Scott Alexander, (Alexander 2020)


Socratic grilling is “like Socratic questioning, but a little harsher and more confrontational in order to get to the point more quickly” (Alexander 2020). Scott Alexander encourages leaning in to such conversations without shutting them down with an “I know more than you do”- or “Just because”-type responses.


The learning done through Socratic questioning is worth the potential friction of such a conversation. Care should be taken, before engaging in such conversation, to be sure the other participant(s) aren’t doing Ian Danskin | Control the Conversation.


One of the most important rationalist skills is “noticing your confusion”. But that depends on an even more important proto-skill of wanting things to make sense. If you lose that skill – if it stops bothering you and seeming like a problem when things don’t make sense to you – you will never notice your confusion and you will never become a good scientist or a good anything-else-that-requires-independent-thought. And interpreting an attempt to explore dissonance as a status grab that needs to be knocked down is absolutely fatal for that skill. Instead, you need to think of it as Socratic grilling – like Socratic questioning, but a little harsher and more confrontational in order to get to the point more quickly.
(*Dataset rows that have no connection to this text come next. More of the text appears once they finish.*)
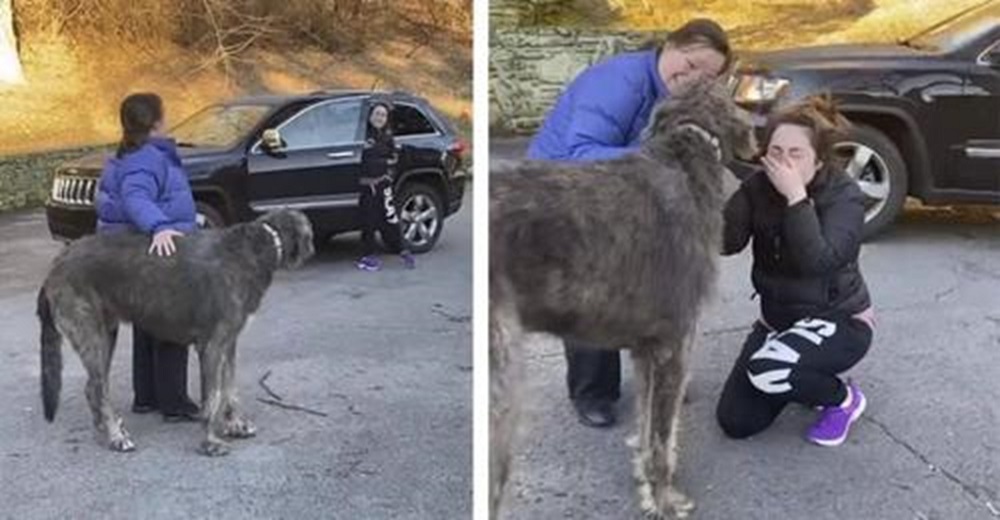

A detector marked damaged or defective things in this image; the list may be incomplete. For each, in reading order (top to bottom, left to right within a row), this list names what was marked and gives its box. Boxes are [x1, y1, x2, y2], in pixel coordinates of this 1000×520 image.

crack in pavement [860, 414, 1000, 516]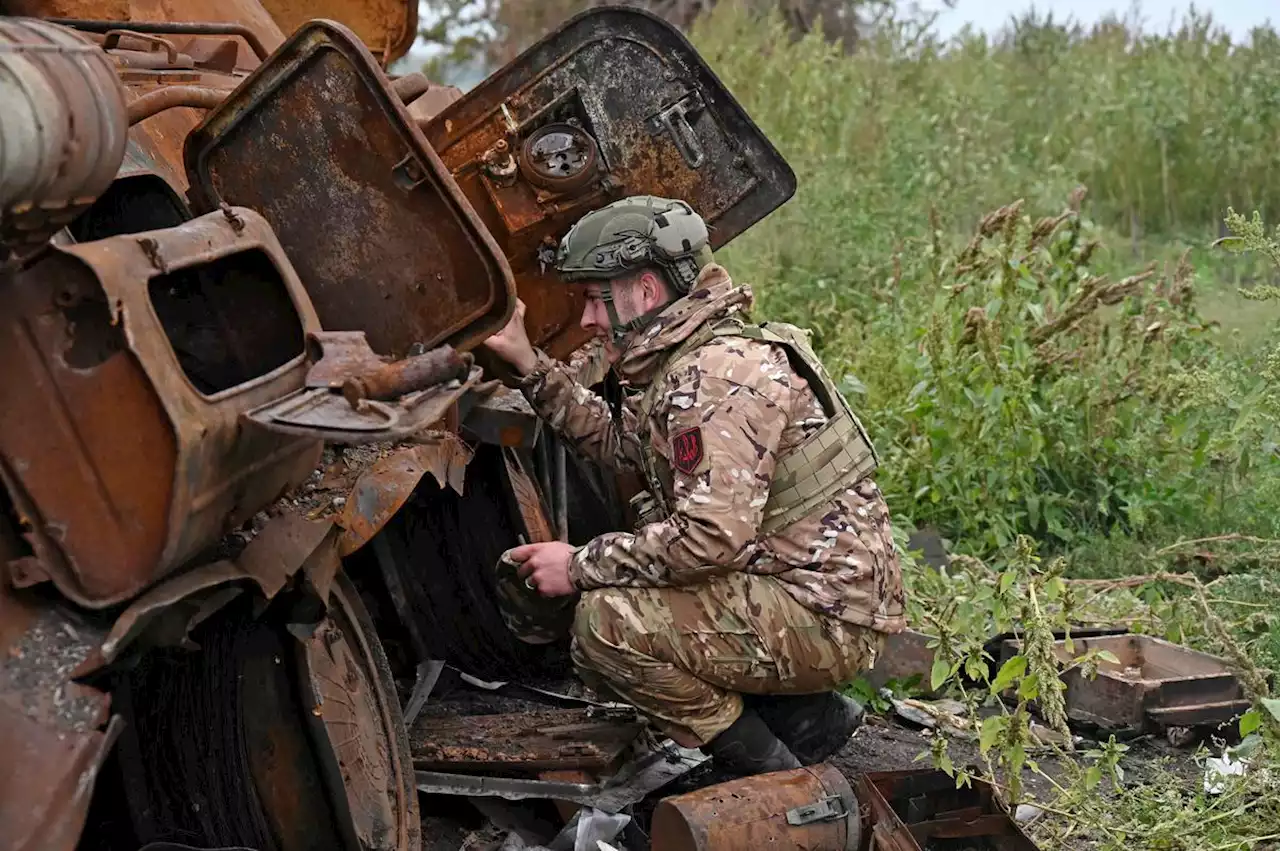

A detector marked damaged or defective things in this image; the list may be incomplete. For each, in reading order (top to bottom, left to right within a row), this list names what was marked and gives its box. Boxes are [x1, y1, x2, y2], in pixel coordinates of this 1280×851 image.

rusted metal [0, 17, 129, 260]
rusted metal [125, 83, 225, 123]
rusted metal [181, 19, 520, 360]
rusted metal [424, 6, 796, 360]
rusted metal [0, 206, 320, 604]
burned vehicle [0, 3, 796, 848]
rusted metal [342, 348, 472, 412]
rusted metal [338, 432, 478, 560]
rusted metal [0, 576, 120, 851]
rusted metal [412, 708, 640, 776]
rusted metal [648, 764, 860, 848]
rusted metal [860, 772, 1040, 851]
rusted metal [1048, 632, 1248, 732]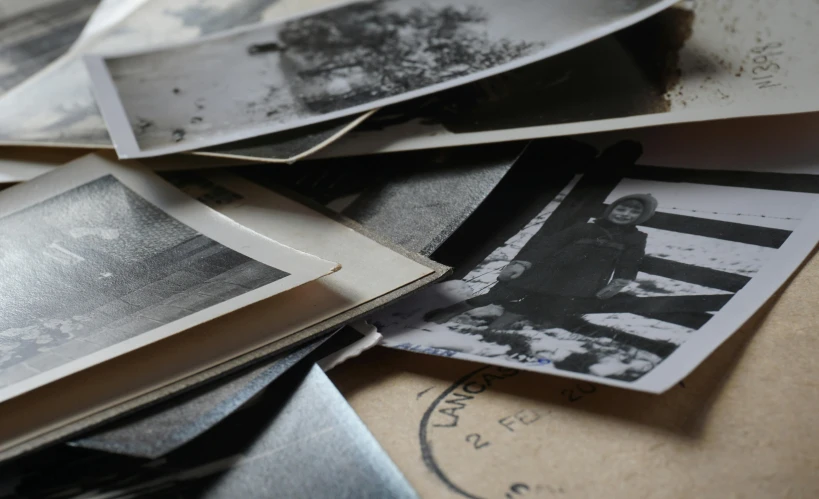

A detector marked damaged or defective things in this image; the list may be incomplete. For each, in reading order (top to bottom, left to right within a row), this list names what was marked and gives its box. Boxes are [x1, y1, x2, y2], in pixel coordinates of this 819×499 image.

damaged photo surface [89, 0, 676, 155]
damaged photo surface [0, 176, 288, 390]
damaged photo surface [374, 158, 819, 392]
Tolerating this is harder than it sounds. Most people can stay helpful for one or two iterations. But most people are bad at explaining things, so one or two iterations isn’t always enough I’ve had times when I need five or ten question-answer rounds with a teacher in order to understand what they’re telling me. The process sounds a lot like “The thing you just said is obviously wrong”…“no, that explanation you gave doesn’t make sense, you’re still obviously wrong”…“you keep saying the same thing over and over again, and it keeps being obviously wrong”…“no, that’s irrelevant to the point that’s bothering me”…“no, that’s also irrelevant, you keep saying an obviously wrong thing”…“Oh! That word means something totally different from what I thought it meant, now your statement makes total sense.”

But it’s harder even than that. Sometimes there is a vast inferential distance between you and the place where your teacher’s model makes sense, and you need to go through a process as laborious as converting a religious person to a materialist worldview (or vice versa) before the gap gets closed. The process of learning to really appreciate communism, or libertarianism, or whatever, coming from a diametrically opposed philosophy, looks a lot like dozens of questions about “but isn’t that an atrocity?” “wouldn’t this inevitably lead to dystopia?” and hearing what your interlocutor has to answer. It’s so, so tempting to round this off to them trying to gotcha you (as indeed sometimes it will be) and assume they’re not really committed to trying to understand.


Alexander, Scott. 2020. “Socratic Grilling.” Slate Star Codex.